Gregory Markopoulos, Galaxie, 1966, USA, 16mm, color, sound, 92 min
With this new form of portraiture, Markopoulos developed a detached but empathetic middle ground between the cool objectivity of Warhol’s Screen Tests and the informal portrayals of friends seen in the diary films of Mekas. The portrait would subsequently become a prevalent aspect of Markopoulos’ filmmaking for works such as Through a Lens Brightly: Mark Turbyfill, Political Portraits, Index: Hans Richter and Saint Actaeon. Portraits of individuals such as Giorgio de Chirico, Alberto Moravia, Mark Tobey, Eugène Ionesco, Patricia Highsmith, Lucebert, Peggy Guggenheim, Anton Bruckner and Barbara Hepworth populate his monumental, final work Eniaios, which was conceived to only be shown at a site specifically chosen by Markopoulos in the Greek province of Arcadia.
This screening celebrates the publication of Film as Film: The Collected Writings of Gregory J. Markopoulos, edited by Mark Webber with a foreword by P. Adams Sitney, published by The Visible Press, London.

**STATED TASK 1:** Extract every line of the rows below that contains the string "white", matching case exactly.
**STATED TASK 2:** Pick up the passage on Gregory Markopoulos's filmmaking after its last sentence and write its next few sentences.

Recorded data
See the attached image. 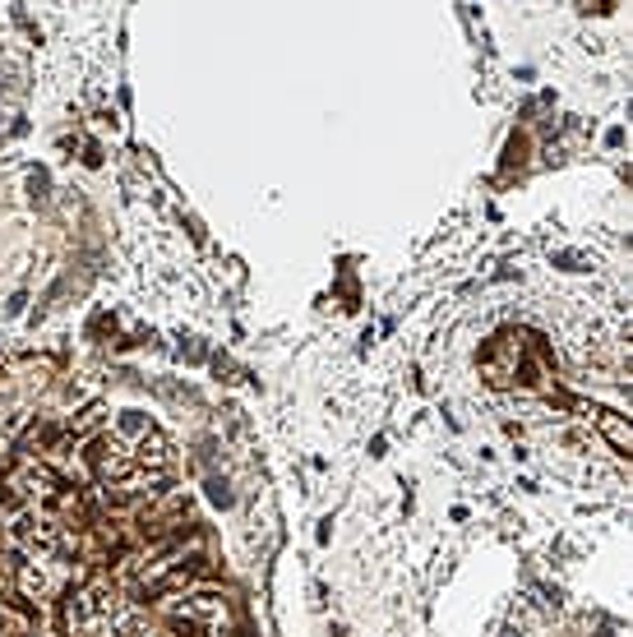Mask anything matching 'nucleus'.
<instances>
[{
	"mask_svg": "<svg viewBox=\"0 0 633 637\" xmlns=\"http://www.w3.org/2000/svg\"><path fill=\"white\" fill-rule=\"evenodd\" d=\"M601 429H606V439L615 443L620 452H629V425H624L620 416H611V411H601Z\"/></svg>",
	"mask_w": 633,
	"mask_h": 637,
	"instance_id": "2",
	"label": "nucleus"
},
{
	"mask_svg": "<svg viewBox=\"0 0 633 637\" xmlns=\"http://www.w3.org/2000/svg\"><path fill=\"white\" fill-rule=\"evenodd\" d=\"M208 499H213V504H232V485H227V481H208Z\"/></svg>",
	"mask_w": 633,
	"mask_h": 637,
	"instance_id": "4",
	"label": "nucleus"
},
{
	"mask_svg": "<svg viewBox=\"0 0 633 637\" xmlns=\"http://www.w3.org/2000/svg\"><path fill=\"white\" fill-rule=\"evenodd\" d=\"M121 429H125V434H144V429H148L144 411H125V416H121Z\"/></svg>",
	"mask_w": 633,
	"mask_h": 637,
	"instance_id": "3",
	"label": "nucleus"
},
{
	"mask_svg": "<svg viewBox=\"0 0 633 637\" xmlns=\"http://www.w3.org/2000/svg\"><path fill=\"white\" fill-rule=\"evenodd\" d=\"M139 462H144V467H167V462H171V443L162 439V434H144Z\"/></svg>",
	"mask_w": 633,
	"mask_h": 637,
	"instance_id": "1",
	"label": "nucleus"
}]
</instances>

**ANSWER 1:**
	"mask_svg": "<svg viewBox=\"0 0 633 637\" xmlns=\"http://www.w3.org/2000/svg\"><path fill=\"white\" fill-rule=\"evenodd\" d=\"M601 429H606V439L615 443L620 452H629V425H624L620 416H611V411H601Z\"/></svg>",
	"mask_svg": "<svg viewBox=\"0 0 633 637\" xmlns=\"http://www.w3.org/2000/svg\"><path fill=\"white\" fill-rule=\"evenodd\" d=\"M208 499H213V504H232V485H227V481H208Z\"/></svg>",
	"mask_svg": "<svg viewBox=\"0 0 633 637\" xmlns=\"http://www.w3.org/2000/svg\"><path fill=\"white\" fill-rule=\"evenodd\" d=\"M121 429H125V434H144V429H148L144 411H125V416H121Z\"/></svg>",
	"mask_svg": "<svg viewBox=\"0 0 633 637\" xmlns=\"http://www.w3.org/2000/svg\"><path fill=\"white\" fill-rule=\"evenodd\" d=\"M139 462H144V467H167V462H171V443L162 439V434H144Z\"/></svg>",

**ANSWER 2:**
Date: 12 April 2015 | Season: Gregory Markopoulos: Film as Film | Tags: Gregory Markopoulos
GREGORY J. MARKOPOULOS: EARLY FILMS OF THE 40S & 50S
Sunday 12 April 2015, at 7:30pm
Los Angeles Filmforum
Having made 8mm films as a child, Markopoulos sought to advance his knowledge of filmmaking by enrolling at the USC Film School, where he attended lectures by Joseph von Sternberg and observed productions of Fritz Lang, Alfred Hitchcock and Alexander Korda. His first 16mm film, Psyche, was made in Los Angeles at this time, concurrent with the first films by Curtis Harrington and Kenneth Anger. Abandoning his studies after only three semesters, he returned to his hometown of Toledo, Ohio, and completed some half dozen films. These early works often explore themes of sexual awakening and the anxiety of coming to terms with homosexuality in an age of repression. In the mid-1950s, the filmmaker embarked on the ill-fated feature Serenity in Greece before re-emerging with Twice a Man (1963), the work that secured Markopoulos’ position as one of independent cinema’s leading figures.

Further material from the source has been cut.